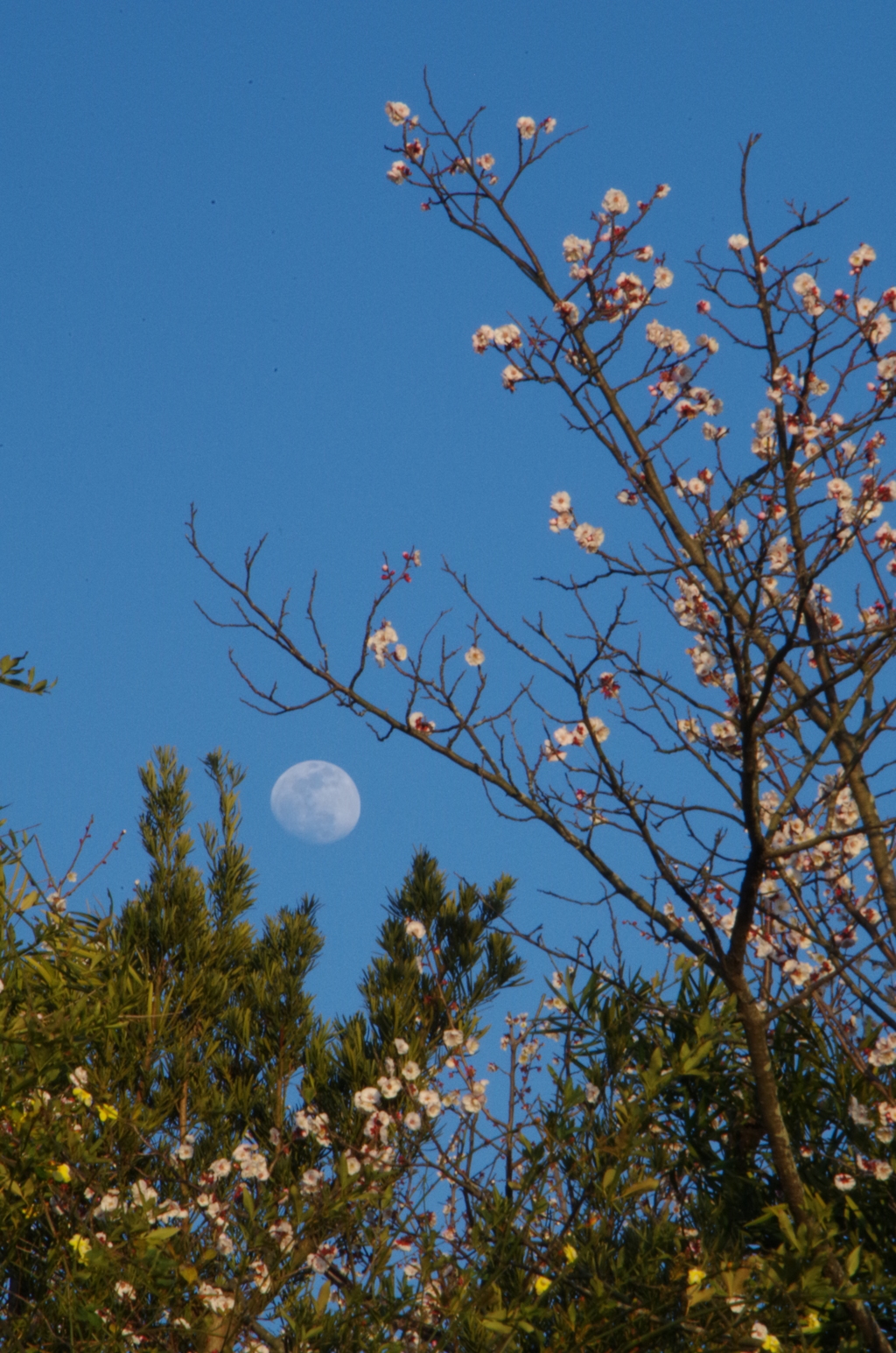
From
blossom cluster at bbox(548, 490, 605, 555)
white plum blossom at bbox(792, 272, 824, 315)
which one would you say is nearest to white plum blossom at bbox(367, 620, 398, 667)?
blossom cluster at bbox(548, 490, 605, 555)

-------

- [Task to carry out]: Rewrite the records with every "white plum blossom" changed to "pale plum blossom" and everything else left as it is. Leave out the pictures.

- [The solution]:
From
blossom cluster at bbox(548, 490, 605, 555)
pale plum blossom at bbox(792, 272, 824, 315)
which one would you say is nearest to pale plum blossom at bbox(367, 620, 398, 667)?
blossom cluster at bbox(548, 490, 605, 555)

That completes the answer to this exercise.